**Work order**
All of the entries below need to be repeated exactly.

*** Opening of Extracted information ***

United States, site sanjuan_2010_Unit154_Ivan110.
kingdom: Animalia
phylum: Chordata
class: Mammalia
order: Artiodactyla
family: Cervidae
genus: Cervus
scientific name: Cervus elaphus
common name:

*** Close of Extracted information ***

**Output of the task**
United States, site sanjuan_2010_Unit154_Ivan110.
kingdom: Animalia
phylum: Chordata
class: Mammalia
order: Artiodactyla
family: Cervidae
genus: Cervus
scientific name: Cervus elaphus
common name:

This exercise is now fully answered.